# Project 2: Housing Violations and Rodent Inspections in New York City

In New York City, complaints about poor housing conditions, rodents, and other pests are part of everyday life. Two city agencies look at different sides of this problem:

- **Housing Maintenance Code violations**, issued by the Department of Housing Preservation and Development (HPD) when apartments or buildings do not meet basic standards  
- **Rodent inspections**, carried out by the Department of Health and Mental Hygiene (DOHMH) in response to rat and pest complaints  

These two sets of records are related but not identical. A borough can have a high number of housing violations but relatively fewer rodent inspections, or the opposite. I wanted a clear, data driven view of how these patterns compare across the five boroughs.

## Main question

The main question for my project is how do the five NYC boroughs compare in **2024** in terms of the number of **housing maintenance code violations** recorded by HPD and the number of **rodent inspections** conducted by DOHMH; and what does the relationship between the two look like when they are shown together?

In other words:

> Do boroughs with more housing code violations also see more rodent inspections, and which boroughs appear to receive more rodent inspection attention relative to their volume of violations?

## Data and sources

I work with two datasets from NYC Open Data:

1. **Housing Maintenance Code Violations**  
   - Source: NYC Open Data  
   - URL: `https://data.cityofnewyork.us/resource/wvxf-dwi5.csv`  
   - Each row represents a single violation issued for a building.  
   - I use the `inspectiondate` column to select records from the **2024 calendar year** and summarize them by `boro`.

2. **Rodent Inspection**  
   - Source: NYC Open Data  
   - URL: `https://data.cityofnewyork.us/resource/p937-wjvj.csv`  
   - Each row represents a single rodent inspection at a specific location.

---*---

[What to do]
A) Answer these questions using the project write-up on New York City housing violations and rodent inspections above:
(i) Which agency issues Housing Maintenance Code violations?
(ii) Which calendar year does the main question cover?
(iii) In the violations dataset, which column is used to select the records from that year?
B) Resume the project write-up on New York City housing violations and rodent inspections from its final line, keeping its structure and tone.

---*---

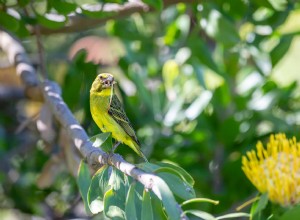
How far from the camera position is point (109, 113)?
1534 millimetres

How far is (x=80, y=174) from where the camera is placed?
49.7 inches

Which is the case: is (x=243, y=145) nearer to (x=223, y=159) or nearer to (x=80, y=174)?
(x=223, y=159)

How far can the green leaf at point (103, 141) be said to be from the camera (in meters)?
1.19

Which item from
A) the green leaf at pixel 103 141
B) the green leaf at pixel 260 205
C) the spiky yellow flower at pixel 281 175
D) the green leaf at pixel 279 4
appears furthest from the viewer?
the green leaf at pixel 279 4

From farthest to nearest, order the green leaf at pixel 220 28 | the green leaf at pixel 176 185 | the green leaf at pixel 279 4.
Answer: the green leaf at pixel 220 28 → the green leaf at pixel 279 4 → the green leaf at pixel 176 185

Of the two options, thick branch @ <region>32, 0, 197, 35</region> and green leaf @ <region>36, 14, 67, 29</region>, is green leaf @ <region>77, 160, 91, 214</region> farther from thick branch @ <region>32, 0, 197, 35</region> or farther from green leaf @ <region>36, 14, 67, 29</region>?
thick branch @ <region>32, 0, 197, 35</region>

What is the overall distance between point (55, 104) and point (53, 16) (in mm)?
295

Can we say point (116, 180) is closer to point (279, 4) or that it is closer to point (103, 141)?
point (103, 141)

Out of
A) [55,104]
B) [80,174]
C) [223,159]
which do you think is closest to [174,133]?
[223,159]

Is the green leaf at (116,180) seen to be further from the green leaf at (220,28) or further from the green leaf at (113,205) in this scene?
the green leaf at (220,28)

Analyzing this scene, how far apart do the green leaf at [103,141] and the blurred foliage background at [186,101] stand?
2.18 feet

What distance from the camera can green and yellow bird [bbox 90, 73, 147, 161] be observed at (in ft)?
5.01

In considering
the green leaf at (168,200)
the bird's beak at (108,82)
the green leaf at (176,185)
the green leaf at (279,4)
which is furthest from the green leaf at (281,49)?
the green leaf at (168,200)

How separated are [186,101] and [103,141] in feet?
3.62
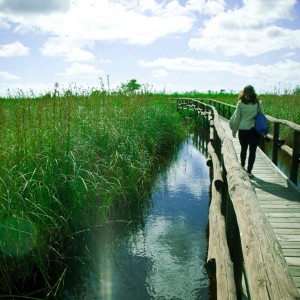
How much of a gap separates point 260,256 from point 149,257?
318 cm

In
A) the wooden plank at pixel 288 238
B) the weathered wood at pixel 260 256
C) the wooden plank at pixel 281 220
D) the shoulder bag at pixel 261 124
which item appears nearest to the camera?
the weathered wood at pixel 260 256

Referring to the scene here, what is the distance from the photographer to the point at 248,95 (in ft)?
17.8

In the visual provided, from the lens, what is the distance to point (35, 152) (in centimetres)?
425

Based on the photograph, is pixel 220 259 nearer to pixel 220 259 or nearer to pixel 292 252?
pixel 220 259

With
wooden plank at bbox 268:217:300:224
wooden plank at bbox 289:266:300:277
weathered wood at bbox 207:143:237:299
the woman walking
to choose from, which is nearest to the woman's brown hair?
the woman walking

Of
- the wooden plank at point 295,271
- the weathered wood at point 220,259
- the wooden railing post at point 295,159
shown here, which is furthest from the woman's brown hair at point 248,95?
the wooden plank at point 295,271

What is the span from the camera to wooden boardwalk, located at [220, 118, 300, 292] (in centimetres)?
310

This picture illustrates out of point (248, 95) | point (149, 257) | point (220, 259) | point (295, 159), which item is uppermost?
point (248, 95)

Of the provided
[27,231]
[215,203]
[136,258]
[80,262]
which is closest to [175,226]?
[136,258]

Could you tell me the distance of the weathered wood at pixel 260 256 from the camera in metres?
1.17

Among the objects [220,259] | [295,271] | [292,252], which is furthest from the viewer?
[292,252]

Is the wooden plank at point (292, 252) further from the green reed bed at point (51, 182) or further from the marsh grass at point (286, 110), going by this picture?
the marsh grass at point (286, 110)

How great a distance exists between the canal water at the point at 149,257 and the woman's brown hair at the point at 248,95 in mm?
2031

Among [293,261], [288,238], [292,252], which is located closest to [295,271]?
[293,261]
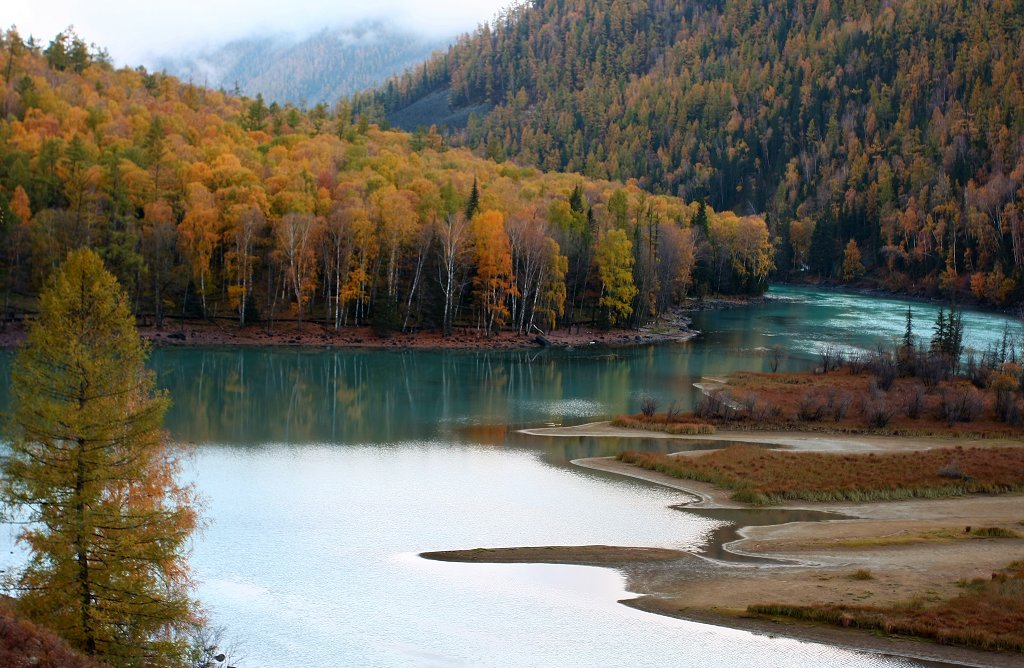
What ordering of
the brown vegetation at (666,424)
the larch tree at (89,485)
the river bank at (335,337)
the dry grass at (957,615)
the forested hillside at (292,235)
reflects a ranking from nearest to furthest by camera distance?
the larch tree at (89,485)
the dry grass at (957,615)
the brown vegetation at (666,424)
the river bank at (335,337)
the forested hillside at (292,235)

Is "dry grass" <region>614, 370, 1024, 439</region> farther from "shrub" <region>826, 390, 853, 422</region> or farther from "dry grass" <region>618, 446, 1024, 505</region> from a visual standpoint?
"dry grass" <region>618, 446, 1024, 505</region>

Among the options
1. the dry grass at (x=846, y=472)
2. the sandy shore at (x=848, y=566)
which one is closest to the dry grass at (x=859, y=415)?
the dry grass at (x=846, y=472)

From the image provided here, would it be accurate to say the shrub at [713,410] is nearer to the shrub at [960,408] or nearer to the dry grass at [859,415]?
the dry grass at [859,415]

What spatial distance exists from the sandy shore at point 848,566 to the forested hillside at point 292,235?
49242 millimetres

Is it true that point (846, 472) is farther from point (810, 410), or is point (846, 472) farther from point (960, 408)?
point (960, 408)

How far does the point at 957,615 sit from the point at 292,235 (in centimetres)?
6298

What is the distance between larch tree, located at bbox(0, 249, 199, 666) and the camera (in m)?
18.7

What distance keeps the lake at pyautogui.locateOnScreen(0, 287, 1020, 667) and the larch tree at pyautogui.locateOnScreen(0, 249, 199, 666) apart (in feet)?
13.5

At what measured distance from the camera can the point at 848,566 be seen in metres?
30.0

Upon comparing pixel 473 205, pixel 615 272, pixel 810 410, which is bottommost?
pixel 810 410

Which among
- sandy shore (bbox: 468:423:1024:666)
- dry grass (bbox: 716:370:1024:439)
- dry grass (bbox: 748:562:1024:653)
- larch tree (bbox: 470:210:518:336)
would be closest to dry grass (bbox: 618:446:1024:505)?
sandy shore (bbox: 468:423:1024:666)

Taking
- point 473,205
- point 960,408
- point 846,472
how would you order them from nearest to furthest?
1. point 846,472
2. point 960,408
3. point 473,205

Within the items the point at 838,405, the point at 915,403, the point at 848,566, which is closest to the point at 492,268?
the point at 838,405

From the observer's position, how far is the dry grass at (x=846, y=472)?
128 feet
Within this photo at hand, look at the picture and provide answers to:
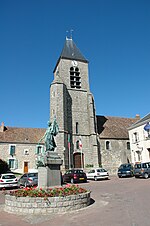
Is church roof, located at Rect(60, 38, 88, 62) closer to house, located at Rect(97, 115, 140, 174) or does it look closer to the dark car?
house, located at Rect(97, 115, 140, 174)

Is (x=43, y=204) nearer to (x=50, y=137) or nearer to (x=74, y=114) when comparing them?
(x=50, y=137)

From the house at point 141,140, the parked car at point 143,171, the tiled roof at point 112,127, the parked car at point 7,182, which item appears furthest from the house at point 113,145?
Result: the parked car at point 7,182

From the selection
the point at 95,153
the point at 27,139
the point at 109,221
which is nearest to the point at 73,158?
the point at 95,153

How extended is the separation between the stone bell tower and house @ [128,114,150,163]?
5385 millimetres

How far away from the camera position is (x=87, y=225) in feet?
15.9

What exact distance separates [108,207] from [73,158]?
19.6 meters

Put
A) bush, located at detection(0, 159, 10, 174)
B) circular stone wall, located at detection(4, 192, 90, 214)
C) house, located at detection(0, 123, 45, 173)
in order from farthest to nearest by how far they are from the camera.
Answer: house, located at detection(0, 123, 45, 173)
bush, located at detection(0, 159, 10, 174)
circular stone wall, located at detection(4, 192, 90, 214)

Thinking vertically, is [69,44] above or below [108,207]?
above

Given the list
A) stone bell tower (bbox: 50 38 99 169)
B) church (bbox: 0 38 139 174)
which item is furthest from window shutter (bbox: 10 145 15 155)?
stone bell tower (bbox: 50 38 99 169)

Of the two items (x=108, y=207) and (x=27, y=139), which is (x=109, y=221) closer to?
(x=108, y=207)

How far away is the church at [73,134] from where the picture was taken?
2631cm

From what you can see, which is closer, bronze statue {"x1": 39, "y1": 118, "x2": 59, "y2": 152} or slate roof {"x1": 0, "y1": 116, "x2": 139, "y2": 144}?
bronze statue {"x1": 39, "y1": 118, "x2": 59, "y2": 152}

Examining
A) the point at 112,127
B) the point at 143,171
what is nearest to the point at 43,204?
the point at 143,171

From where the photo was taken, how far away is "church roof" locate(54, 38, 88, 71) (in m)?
32.3
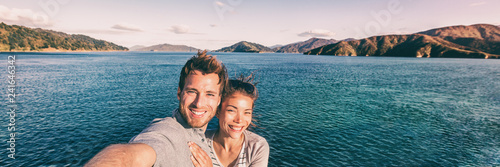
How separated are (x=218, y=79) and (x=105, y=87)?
55.2 meters

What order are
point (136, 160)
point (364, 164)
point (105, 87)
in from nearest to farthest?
1. point (136, 160)
2. point (364, 164)
3. point (105, 87)

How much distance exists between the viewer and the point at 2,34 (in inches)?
7849

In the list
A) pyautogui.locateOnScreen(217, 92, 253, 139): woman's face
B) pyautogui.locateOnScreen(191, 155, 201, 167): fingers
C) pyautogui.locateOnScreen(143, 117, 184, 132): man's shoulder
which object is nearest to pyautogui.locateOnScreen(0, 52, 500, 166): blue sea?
pyautogui.locateOnScreen(217, 92, 253, 139): woman's face

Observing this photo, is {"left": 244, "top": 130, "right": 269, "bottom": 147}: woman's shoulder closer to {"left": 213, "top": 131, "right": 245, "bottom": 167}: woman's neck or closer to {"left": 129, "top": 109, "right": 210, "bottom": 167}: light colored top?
{"left": 213, "top": 131, "right": 245, "bottom": 167}: woman's neck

---*---

[Results of the tasks]
A)
(i) The Department of Housing Preservation and Development (HPD)
(ii) 2024
(iii) `inspectiondate`

B)
   - I use the `inspection_date` column to keep only inspections from **2024** and summarize them by `borough`.

Both datasets are loaded directly from their CSV API endpoints with `pandas.read_csv`, and all cleaning, filtering, and aggregation is done in Python.

## Brief overview of what I do in this notebook

1. Load each dataset from its NYC Open Data.  
2. Convert the inspection date columns to datetime and filter to **2024**.  
3. Aggregate each dataset to get **one row per borough** with:
   - total housing violations in 2024  
   - total rodent inspections in 2024  
4. Merge the two borough level summaries into a single combined table.  
5. Create two visualizations:
   - a **scatter plot** showing the relationship between violations and inspections by borough  
   - a **bar chart** of rodent inspections **per 10,000 housing violations** by borough  
6. Conclude with an interpretation section that discusses the main patterns and some limitations of this simple analysis.


In [133]:
# ensure the visualizations render properly across VSCode, Jupyter Book, etc.
# https://plotly.com/python/renderers/

import plotly.io as pio

pio.renderers.default = "notebook_connected+plotly_mimetype"

## Setup

In this section I import the Python libraries I use throughout the project and set up my notebook.

- `pandas` for loading, cleaning, and aggregating the data.  
- `plotly.express` for interactive charts.


In [134]:
import pandas as pd
import plotly.express as px


Here I load the **Housing Maintenance Code Violations** dataset from NYC Open Data
into a DataFrame called `hpd_raw`. I also check the shape and column names to make
sure the data loaded correctly.

In [135]:
# HPD Housing Maintenance Code Violations CSV API URL
hpd_url = "https://data.cityofnewyork.us/resource/wvxf-dwi5.csv"

hpd_url


'https://data.cityofnewyork.us/resource/wvxf-dwi5.csv'

In [136]:
hpd_raw = pd.read_csv(hpd_url)

hpd_raw.head()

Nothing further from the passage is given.